El primero, el ordo senatorius, de carácter oligárquico, estaba compuesto por las familias más poderosas de la República, en posesión de una gran cantidad de bienes inmuebles, los cuales se incrementaban a medida que las expansiones militares progresaban, anexándose nuevos territorios. Estamos ante el origen de la nobilitas, en otras palabras, la oligarquía senatorial romana. En este sentido, destacan las palabras de Duplà (2007: 191): “[…] la definición de Roma como una oligarquía resultaría incorrecta, pues no valora suficientemente el elemento popular de las elecciones. De hecho, incluso un patricio y un nobilis debían competir por los honores y no los tenían asegurados por su estatus”.

Ésta se sirvió de clientelas, alianzas y otras influencias para dirigir los intereses del Estado, unos intereses que solían ser los mismos. Atendiendo a este deseo particular de aumento del poder propio, no es extraño que este sector nunca formó un grupo compacto, competiendo entre ellos, lo cual, con el paso del tiempo, acabaría desestabilizando la República romana.

En este sentido, son muy esclarecedoras las palabras de Salustio Crispo (Guerra de Jugurta, 41): “[…] los conflictos del partido popular y de la nobleza y también todas las intrigas subsiguientes, se hicieron habituales en Roma pocos años antes, a raíz de la tranquilidad y de la abundancia [...]. Pues antes de la destrucción de Cartago, el Senado y el pueblo romano dirigían la República de común acuerdo, [...], y no había entre los ciudadanos lucha por los honores, o por el poder: el miedo al enemigo mantenía a la ciudad en la práctica del bien. Pero cuando aquel temor desapareció de sus mentes, se apoderaron de ellos el desenfreno y la soberbia, vicios que son inherentes a la prosperidad. [...] la nobleza empezó a poner al servicio de sus pasiones su grandeza y lo mismo hizo el pueblo con su libertad; buscaban sólo su provecho individual [...]. De este modo, los dos bandos trataban de apropiárselo todo, y la República, que estaba en medio, quedó hecha jirones”.

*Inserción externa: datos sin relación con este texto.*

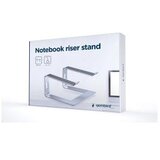  Postolje za notebook riser stand, silver GEMBIRD, NBS-D1-01 | Eponuda.ba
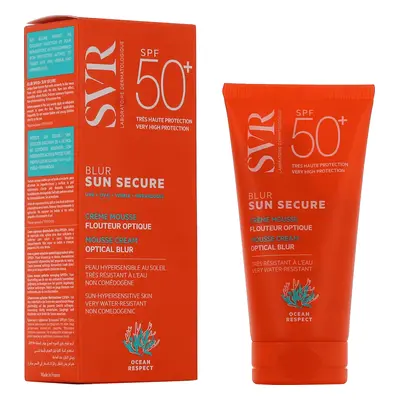 Sun Secure Blur crema solare in schiuma senza profumo, SPF 50+, 50 ml, SVR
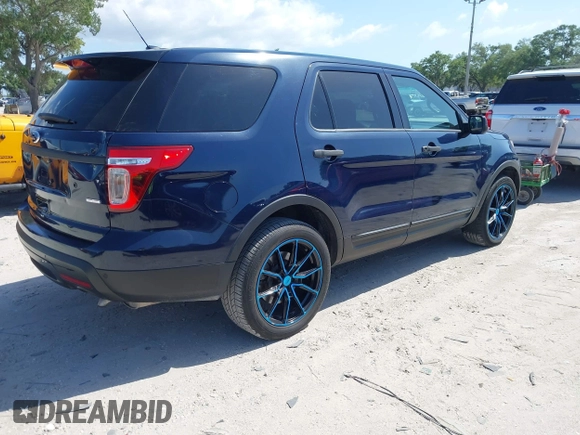 2014 Ford Police Interceptor Utility z VIN 1FM5K8AR7EGC37798, wystawiony jako IAAI lot #42004723 z przebiegiem 146 521 mil mil oraz . Historia ofert i sprzedaży dostępna na DreamBid. Obrazek 4.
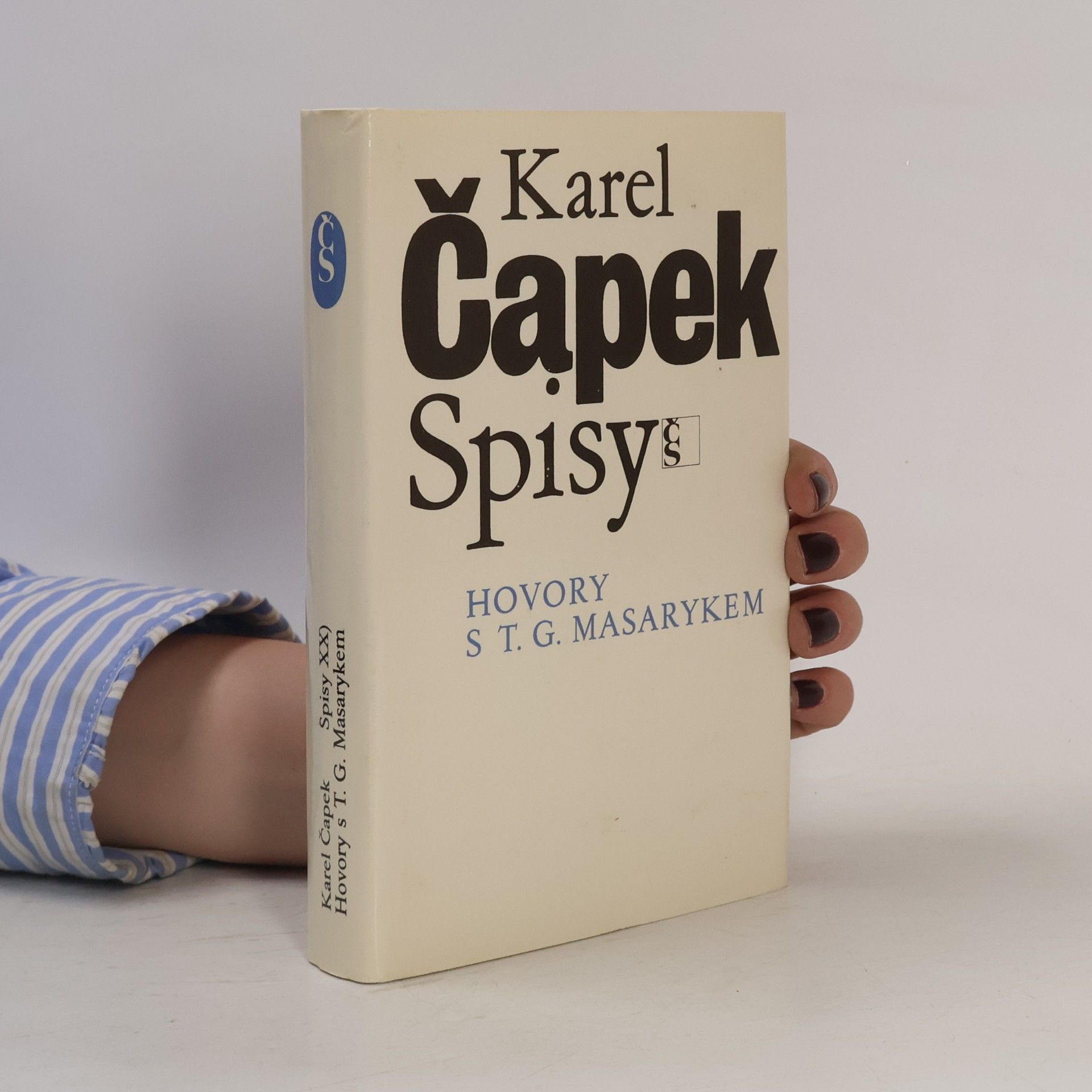 Karel Čapek Hovory s T. G. Masarykem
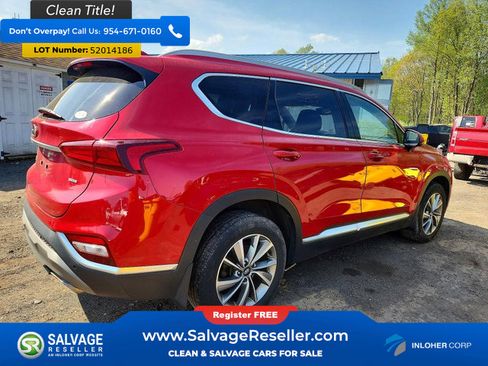 Used 2020 Hyundai Santa Fe SEL w/ Convenience Package AWD/4WD image 4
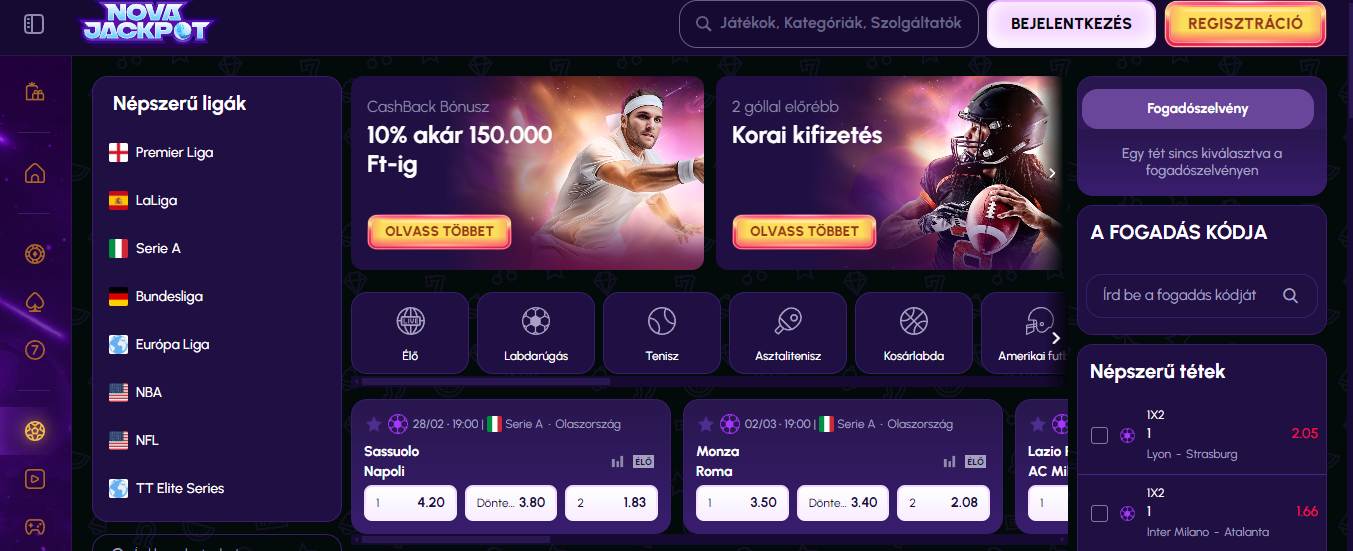 Nova Jackpot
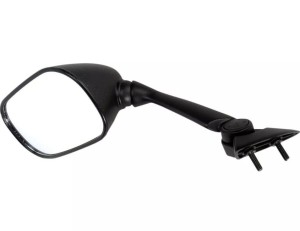 EMGO LUSTERKO YAMAHA YZF R1 '09-'14 LEWE (OEM: 14B-26280-00) KOLOR CZARNY (WZÓR ORYGINAŁU) (HOMOLOGACJA)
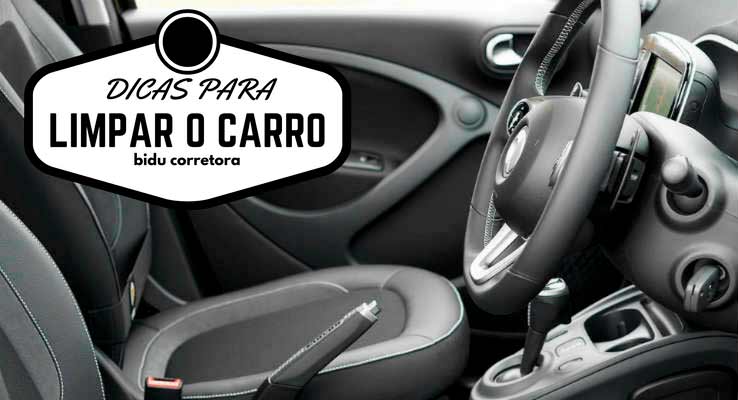 limpar o carro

En segundo lugar, encontramos el ordo equester, todos aquellos aristócratas que no se decantaron por la carrera senatorial, sino que emprendieron otros caminos, como los negocios, prestamos, financiamientos o bien la prestación de otros servicios administrativos al Estado. En definitiva, unos servicios de quienes dependió, en gran parte, la gestión de la República. Formaron, así pues, el grupo llamado publicani.

Entre los dos grupos, nobilitas y publicani, surgieron grandes rivalidades políticas y económicas, unos enfrentamientos de poder que se reflectaron en el día a día de la política romana, con intrigas y maniobras políticas por hacerse con el control de diversos órganos de poder. Estamos ante el origen de la grave crisis social que, con el paso del tiempo, acabaría perjudicando de una manera inevitable a la República romana.


Bibliografía
-DÍAS BAUTISTA, A., “La República romana”. Anales de Derecho, 4, 1983, pp. 177-186.

-DUPLÀ, A. “Interpretaciones de la crisis tardorrepublicana: del conflicto social a la articulación del consenso”. Studia Historica. Historia Antigua, 25, 2007, 185-201.

-FERRER MAESTRO, J. J., “El apogeo de la República”. Historia Antigua de Grecia y Roma, Fco. Javier Fernández Nieto (coord.), Valencia, Tirant lo Blanch, 2005, pp. 373-423.